• TEXTE À LIRE:
LES CAMPS DE BEYRIS

 

 

Cette conférence , sur un sujet inédit, porte sur un évènement quasi inconnu quoique tout proche de nous géographiquement ( Les camps de Beyris à Anglet) , et portant sur une période ( la guerre de 39 -45) qui a été vécue douloureusement..

Les histoires des Camps de GURS, d'Argeles ou d'autres plus douloureux encore ailleurs sont plus familières

 

Certes,  cette conférence sera un peu plus longue que d'habitude, mais nous ne pouvions résister au  plaisir d'entendre deux conférenciers qui se complèteront sur ce sujet

 

> Michèle DEGORCE, professeur certifiée d'histoire-géo

 

> Fabien THEOFILAKIS, historien, maître de conférence à Paris I Panthéon Sorbonne, spécialiste de la captivité en guerre mondiale.

 

 Le déroulement prévu

 

Madame DEGORCE présentera l'histoire oubliée du camp du Polo Beyris à Bayonne,- qui a accueilli successivement, de 1939 à 1947:

- des familles de réfugiés républicains espagnols.

- des soldats coloniaux prisonniers des Allemands, c'était alors le Frontstalag 222.

- des collaborateurs et trafiquants du marché noir, au temps de l'épuration.

- des prisonniers de guerre allemands, c'était alors le dépôt 189.

• CONSIGNES DE TRAVAIL:
Veuillez extraire du texte sur les camps de Beyris le passage qui va de « Madame DEGORCE présentera » jusqu'à « le Frontstalag 222. ». La liste ci-dessous est un document à part, distinct du texte sur les camps de Beyris.

• DONNÉES FOURNIES:

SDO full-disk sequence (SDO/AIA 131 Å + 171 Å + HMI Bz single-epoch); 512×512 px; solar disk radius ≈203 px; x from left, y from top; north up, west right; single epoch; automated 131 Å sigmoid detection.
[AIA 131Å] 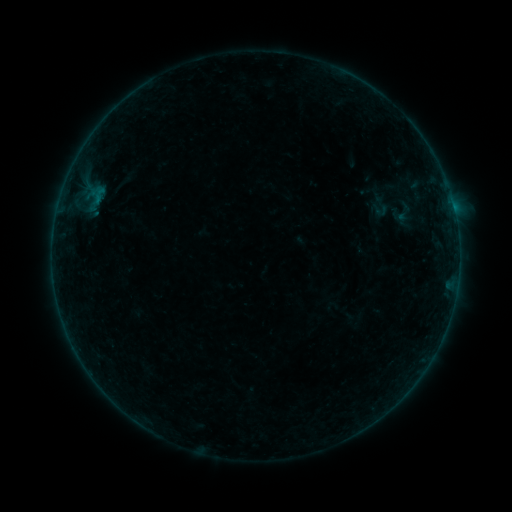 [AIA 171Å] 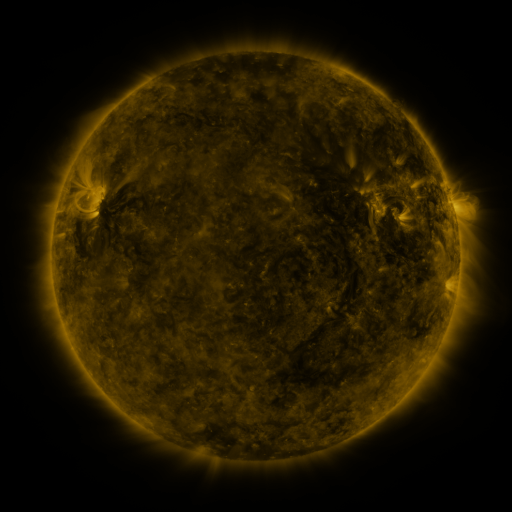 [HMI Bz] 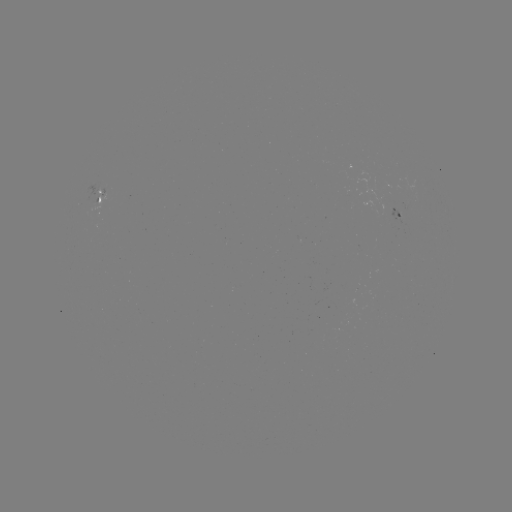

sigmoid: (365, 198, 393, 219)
---
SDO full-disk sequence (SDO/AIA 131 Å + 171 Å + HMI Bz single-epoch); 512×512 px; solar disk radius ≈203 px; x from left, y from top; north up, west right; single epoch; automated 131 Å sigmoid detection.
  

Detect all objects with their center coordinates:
* * *
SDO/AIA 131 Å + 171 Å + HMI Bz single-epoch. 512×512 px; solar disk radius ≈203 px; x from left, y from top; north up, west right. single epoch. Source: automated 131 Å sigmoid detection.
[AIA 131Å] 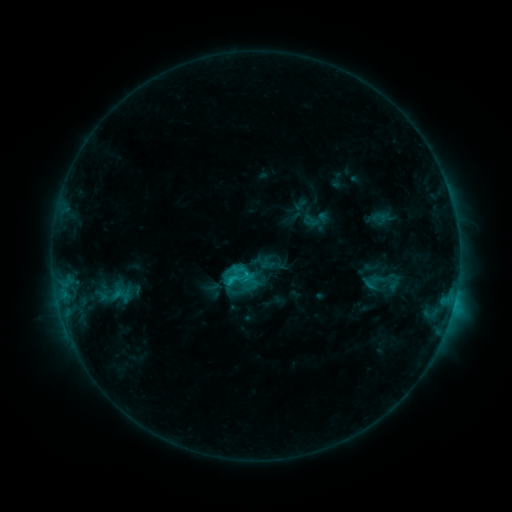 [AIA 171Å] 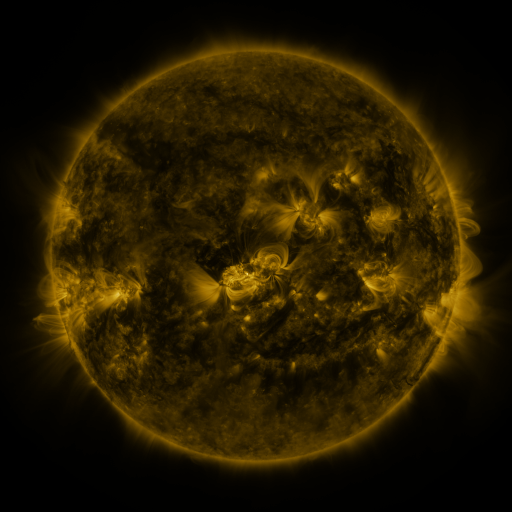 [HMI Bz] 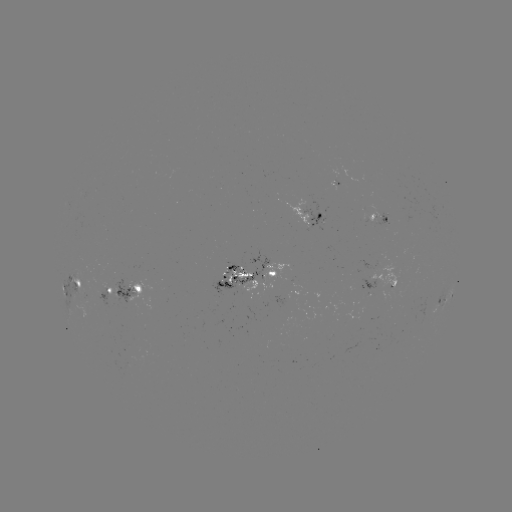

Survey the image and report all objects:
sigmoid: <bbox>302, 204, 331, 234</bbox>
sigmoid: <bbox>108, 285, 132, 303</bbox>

• RÉPONSE ATTENDUE:
Madame DEGORCE présentera l'histoire oubliée du camp du Polo Beyris à Bayonne,- qui a accueilli successivement, de 1939 à 1947:

- des familles de réfugiés républicains espagnols.

- des soldats coloniaux prisonniers des Allemands, c'était alors le Frontstalag 222.